• _TEXT SECTION_
%%

From owner-freebsd-current  Mon Nov 25 13: 2:44 2002
Delivered-To: freebsd-current@freebsd.org
Received: from mx1.FreeBSD.org (mx1.freebsd.org [216.136.204.125])
	by hub.freebsd.org (Postfix) with ESMTP
	id 9354237B401; Mon, 25 Nov 2002 13:02:41 -0800 (PST)
Received: from tesla.distributel.net (nat.MTL.distributel.NET [66.38.181.24])
	by mx1.FreeBSD.org (Postfix) with ESMTP
	id AE45543EA9; Mon, 25 Nov 2002 13:02:40 -0800 (PST)
	(envelope-from bmilekic@unixdaemons.com)
Received: (from bmilekic@localhost)
	by tesla.distributel.net (8.11.6/8.11.6) id gAPL1Ms75728;
	Mon, 25 Nov 2002 16:01:22 -0500 (EST)
	(envelope-from bmilekic@unixdaemons.com)
Date: Mon, 25 Nov 2002 16:01:22 -0500
From: Bosko Milekic <bmilekic@unixdaemons.com>
To: Andrew Gallatin <gallatin@cs.duke.edu>
Cc: Julian Elischer <julian@elischer.org>,
	Robert Watson <rwatson@freebsd.org>, Luigi Rizzo <rizzo@icir.org>,
	current@freebsd.org
Subject: Re: mbuf header bloat ?

%%

• _THINGS TO DO_
A. In the message on mbuf header bloat, who is named on the To line?
B. Pick up the message on mbuf header bloat after its last line and continue it.
The listing is separate material and has no connection to the message on mbuf header bloat.

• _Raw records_
%%

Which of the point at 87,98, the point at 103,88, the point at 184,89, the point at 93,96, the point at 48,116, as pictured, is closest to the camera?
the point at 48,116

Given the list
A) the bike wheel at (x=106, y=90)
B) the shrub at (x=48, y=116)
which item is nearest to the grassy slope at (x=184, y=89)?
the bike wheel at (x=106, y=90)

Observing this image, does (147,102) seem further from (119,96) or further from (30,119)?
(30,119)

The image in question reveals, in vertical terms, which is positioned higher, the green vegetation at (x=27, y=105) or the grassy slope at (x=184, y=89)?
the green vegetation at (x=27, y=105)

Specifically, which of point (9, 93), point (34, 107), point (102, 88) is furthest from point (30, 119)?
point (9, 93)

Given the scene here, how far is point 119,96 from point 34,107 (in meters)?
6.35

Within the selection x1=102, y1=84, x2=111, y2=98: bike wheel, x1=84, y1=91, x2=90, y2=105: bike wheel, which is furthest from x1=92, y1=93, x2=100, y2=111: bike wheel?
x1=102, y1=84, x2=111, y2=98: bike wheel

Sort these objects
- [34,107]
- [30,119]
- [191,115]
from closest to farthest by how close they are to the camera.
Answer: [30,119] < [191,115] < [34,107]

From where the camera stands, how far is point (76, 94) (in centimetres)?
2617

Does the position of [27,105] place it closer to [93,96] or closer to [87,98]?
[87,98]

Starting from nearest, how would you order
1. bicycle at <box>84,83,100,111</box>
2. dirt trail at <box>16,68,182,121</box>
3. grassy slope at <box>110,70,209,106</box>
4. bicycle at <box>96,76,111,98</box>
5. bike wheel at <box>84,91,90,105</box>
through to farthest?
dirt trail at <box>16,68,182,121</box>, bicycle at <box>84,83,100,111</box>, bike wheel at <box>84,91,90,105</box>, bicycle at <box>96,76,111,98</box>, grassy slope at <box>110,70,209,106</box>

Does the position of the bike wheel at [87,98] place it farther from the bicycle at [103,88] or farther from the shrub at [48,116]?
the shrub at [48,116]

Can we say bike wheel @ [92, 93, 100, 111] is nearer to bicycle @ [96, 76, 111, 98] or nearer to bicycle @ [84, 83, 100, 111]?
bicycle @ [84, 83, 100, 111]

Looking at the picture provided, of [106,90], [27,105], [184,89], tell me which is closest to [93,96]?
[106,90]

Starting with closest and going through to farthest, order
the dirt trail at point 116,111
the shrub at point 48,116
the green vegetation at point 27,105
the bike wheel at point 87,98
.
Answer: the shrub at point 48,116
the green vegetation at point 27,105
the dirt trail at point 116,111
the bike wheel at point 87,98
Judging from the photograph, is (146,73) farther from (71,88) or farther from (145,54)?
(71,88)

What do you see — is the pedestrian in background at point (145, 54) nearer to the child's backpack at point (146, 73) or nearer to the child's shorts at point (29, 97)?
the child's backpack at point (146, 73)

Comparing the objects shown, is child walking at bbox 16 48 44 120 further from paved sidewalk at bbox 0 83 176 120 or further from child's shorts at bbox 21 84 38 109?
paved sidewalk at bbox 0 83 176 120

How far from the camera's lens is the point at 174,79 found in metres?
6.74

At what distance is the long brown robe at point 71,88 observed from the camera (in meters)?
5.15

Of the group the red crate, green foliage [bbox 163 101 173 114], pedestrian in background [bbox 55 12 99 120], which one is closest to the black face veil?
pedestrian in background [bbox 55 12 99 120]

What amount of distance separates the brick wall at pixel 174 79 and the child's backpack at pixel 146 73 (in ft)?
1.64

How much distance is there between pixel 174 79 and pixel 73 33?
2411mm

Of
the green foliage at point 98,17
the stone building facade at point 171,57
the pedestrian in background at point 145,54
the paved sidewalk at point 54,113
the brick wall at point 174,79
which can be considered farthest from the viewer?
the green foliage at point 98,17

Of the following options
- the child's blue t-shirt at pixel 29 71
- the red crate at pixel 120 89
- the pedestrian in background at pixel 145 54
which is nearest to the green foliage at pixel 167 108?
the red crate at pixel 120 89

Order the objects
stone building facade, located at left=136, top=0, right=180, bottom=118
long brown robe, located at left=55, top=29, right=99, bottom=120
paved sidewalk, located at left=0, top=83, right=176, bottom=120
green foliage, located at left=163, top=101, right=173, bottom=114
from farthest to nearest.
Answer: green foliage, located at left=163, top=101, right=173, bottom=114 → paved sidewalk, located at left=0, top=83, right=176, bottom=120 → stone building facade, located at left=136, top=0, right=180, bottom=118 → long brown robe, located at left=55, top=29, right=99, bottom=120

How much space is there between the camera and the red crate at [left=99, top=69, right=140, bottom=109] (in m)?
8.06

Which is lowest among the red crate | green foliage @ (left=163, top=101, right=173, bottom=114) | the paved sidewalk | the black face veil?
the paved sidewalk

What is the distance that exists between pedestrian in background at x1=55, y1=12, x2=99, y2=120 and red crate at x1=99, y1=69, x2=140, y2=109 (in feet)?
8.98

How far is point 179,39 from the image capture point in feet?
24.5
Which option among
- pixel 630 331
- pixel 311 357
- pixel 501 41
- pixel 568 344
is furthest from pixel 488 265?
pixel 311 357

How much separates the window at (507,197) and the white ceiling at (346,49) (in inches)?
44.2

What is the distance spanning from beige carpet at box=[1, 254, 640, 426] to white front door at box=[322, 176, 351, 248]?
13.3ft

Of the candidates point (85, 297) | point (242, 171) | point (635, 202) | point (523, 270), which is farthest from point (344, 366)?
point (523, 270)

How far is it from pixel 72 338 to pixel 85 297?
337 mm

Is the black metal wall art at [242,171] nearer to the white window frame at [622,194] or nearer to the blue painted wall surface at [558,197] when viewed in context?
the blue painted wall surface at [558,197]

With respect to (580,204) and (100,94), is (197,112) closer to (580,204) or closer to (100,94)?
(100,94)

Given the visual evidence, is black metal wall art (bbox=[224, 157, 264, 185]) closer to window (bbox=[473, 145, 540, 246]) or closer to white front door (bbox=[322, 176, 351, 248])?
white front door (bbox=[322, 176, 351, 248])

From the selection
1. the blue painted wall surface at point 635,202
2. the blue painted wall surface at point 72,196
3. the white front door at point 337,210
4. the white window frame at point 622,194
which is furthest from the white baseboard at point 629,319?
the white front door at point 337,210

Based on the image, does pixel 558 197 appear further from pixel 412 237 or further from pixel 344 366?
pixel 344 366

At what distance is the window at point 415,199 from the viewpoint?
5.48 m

%%

• _THE ANSWERS_
A. Andrew Gallatin <gallatin@cs.duke.edu>

B.
Message-ID: <20021125160122.A75673@unixdaemons.com>
References: <15840.8629.324788.887872@grasshopper.cs.duke.edu> <Pine.BSF.4.21.0211232306410.28833-100000@InterJet.elischer.org> <15841.17237.826666.653505@grasshopper.cs.duke.edu> <20021125130005.A75177@unixdaemons.com> <15842.27547.385354.151541@grasshopper.cs.duke.edu>
Mime-Version: 1.0
Content-Type: text/plain; charset=us-ascii
Content-Disposition: inline
User-Agent: Mutt/1.2.5.1i
In-Reply-To: <15842.27547.385354.151541@grasshopper.cs.duke.edu>; from gallatin@cs.duke.edu on Mon, Nov 25, 2002 at 01:27:39PM -0500
Sender: owner-freebsd-current@FreeBSD.ORG
Precedence: bulk
List-ID: <freebsd-current.FreeBSD.ORG>
List-Archive: <http://docs.freebsd.org/mail/> (Web Archive)
List-Help: <mailto:majordomo@FreeBSD.ORG?subject=help> (List Instructions)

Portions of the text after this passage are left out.